Brano fornito>
Due libri che offrono un'analisi approfondita dei problemi legali posti dall'AI

L'intelligenza artificiale (AI), un'innovazione rivoluzionaria, impone ai giuristi un dialogo con altre scienze e un approccio proattivo. I due volumi di Diritto dell'Intelligenza Artificiale di Ugo Ruffolo e Andrea Amidei, editi da Luiss University Press, offrono una trattazione organica della materia; rigorosa e accessibile, frutto di studi e riflessioni condotti dai due autori negli ultimi dieci anni.
Essa spazia dalla responsabilità al contratto, dalla proprietà intellettuale e industriale alla "giustizia predittiva", dal transumanesimo all'AI generativa, fino alle prospettive di "personalità elettronica".

Come è nata l'idea di questo lavoro?

Dati forniti>
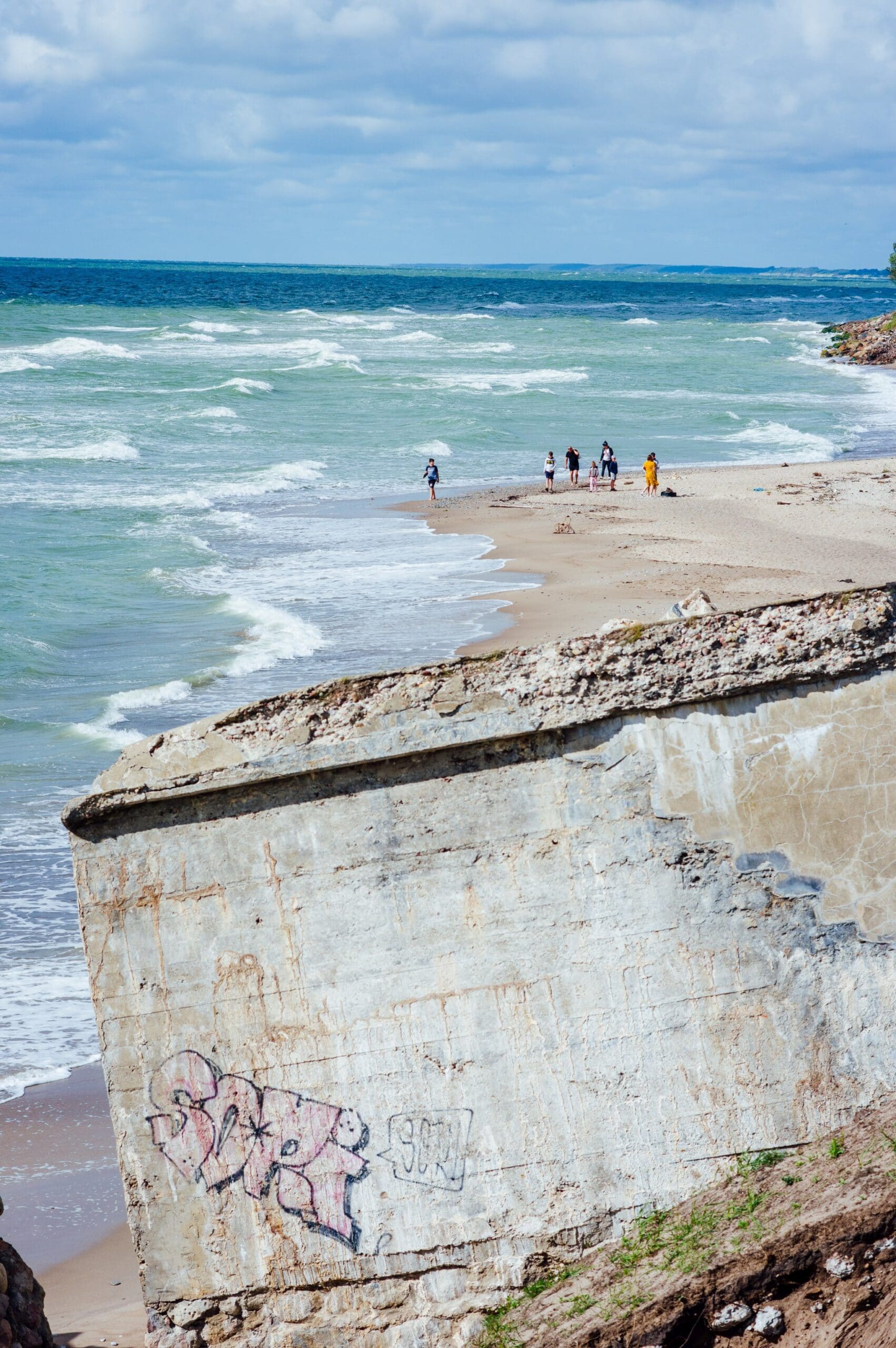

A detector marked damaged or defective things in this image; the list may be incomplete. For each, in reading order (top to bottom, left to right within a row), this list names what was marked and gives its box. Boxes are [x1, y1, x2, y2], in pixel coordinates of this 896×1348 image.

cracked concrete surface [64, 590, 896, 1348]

Obiettivo dell'esercizio>
Copia dal brano fornito il passo compreso tra "L'intelligenza artificiale (AI), un'innovazione" e "di questo lavoro?", estremi inclusi.

Esercizio svolto>
L'intelligenza artificiale (AI), un'innovazione rivoluzionaria, impone ai giuristi un dialogo con altre scienze e un approccio proattivo. I due volumi di Diritto dell'Intelligenza Artificiale di Ugo Ruffolo e Andrea Amidei, editi da Luiss University Press, offrono una trattazione organica della materia; rigorosa e accessibile, frutto di studi e riflessioni condotti dai due autori negli ultimi dieci anni.
Essa spazia dalla responsabilità al contratto, dalla proprietà intellettuale e industriale alla "giustizia predittiva", dal transumanesimo all'AI generativa, fino alle prospettive di "personalità elettronica".

Come è nata l'idea di questo lavoro?